His current location (as of February 3, 2007) is the Yavapai Detention Center in Prescott, Arizona, awaiting possible extradition to Riverside County, California. Henson has previously received death threats to the effect that he would be killed while serving his sentence. He faces a hearing Monday morning February 5, to extradite him back to California. The governor of California signed a "Governor's Warrant" for Keith requesting his extradition from Arizona for "obstruction of justice." Why? Especially when a Governor's Warrant is very rare in anything but felony cases, and why what it important enough to get the Governor involved on a weekend?

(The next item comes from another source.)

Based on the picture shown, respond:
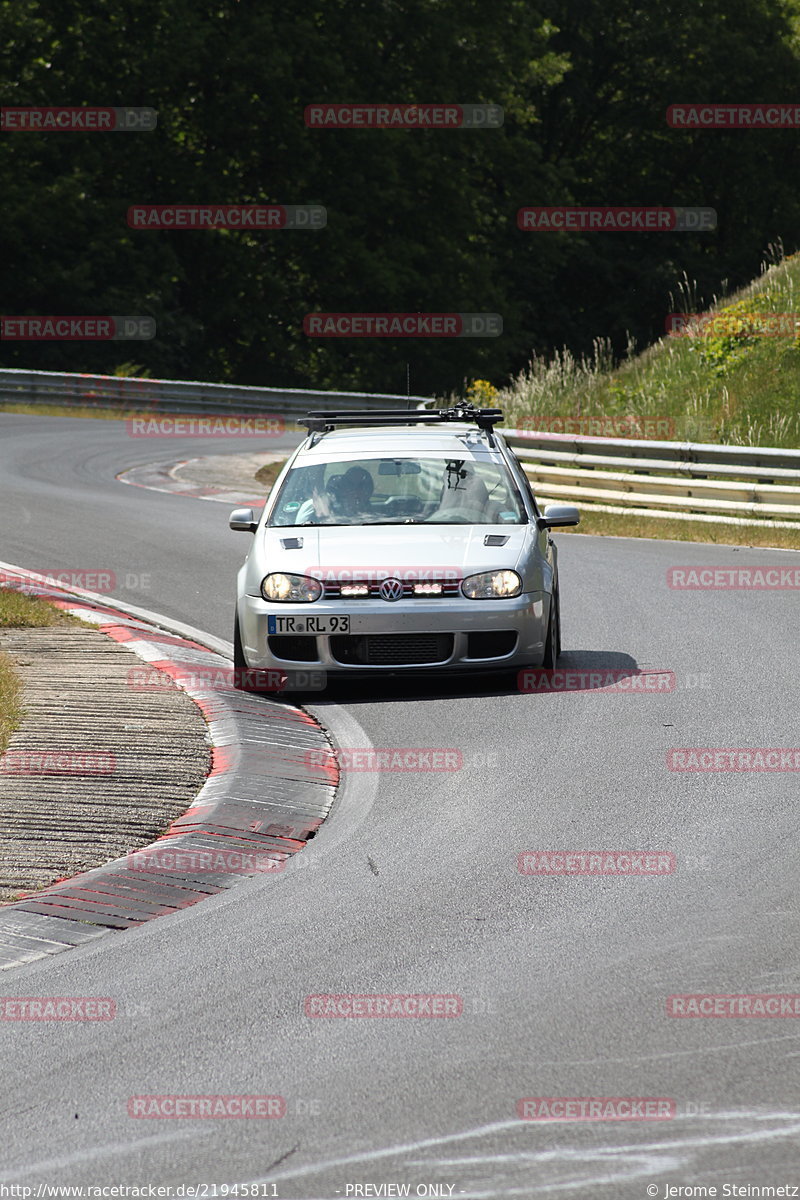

From the very beginning of this travesty of justice, through the continuing harassment by Scientology of this 65-year-old man that has harmed no one, to the utter destruction of Keith Henson's life. This is the true harm of Scientology. Not Tom Cruise jumping on couches, or the story of Xenu on South Park.
If Keith is harmed as many feared, California will have good reason to hang its head in shame. And we, who continue to shed light on Scientology's abuse, will scream it from the mountaintops.
Confirmation and further information
It's not a joke. It's not some harmless cult of gullible fools taking what escapism they can from a charismatic con man's promises. Underneath the mindless celebrity endorsements and comical belief structure is an organization with the power and methods of a Reich. Scientology destroys lives. It sucks out people's wills while it's emptying their wallets. It funnels the majority of its vast resources into its legal arm, which it subsequently uses to viciously attack anyone who dares speak to loudly. No matter how small you are, these bastards will not hesitate to plunge you into a living hell if you get their attention. They feed on silence. So long as the world at large is ignorant of their inexcusably evil methods, or apathetic to the weirdo cult with the funny aliens, they remain free to act on their whims unimpeded. The only way to bring them down is to tear away their veil of secrecy and expose them to the harsh light of a society that will not tolerate these parasites.
There is nothing about Scientology that is not evil, or a front for evil. Lives have been ruined, or cut short abruptly. Don't make the mistake of ignoring this sick, psychopatic factory of human misery. The Church of Scientology must be wiped from the earth like the stain it is.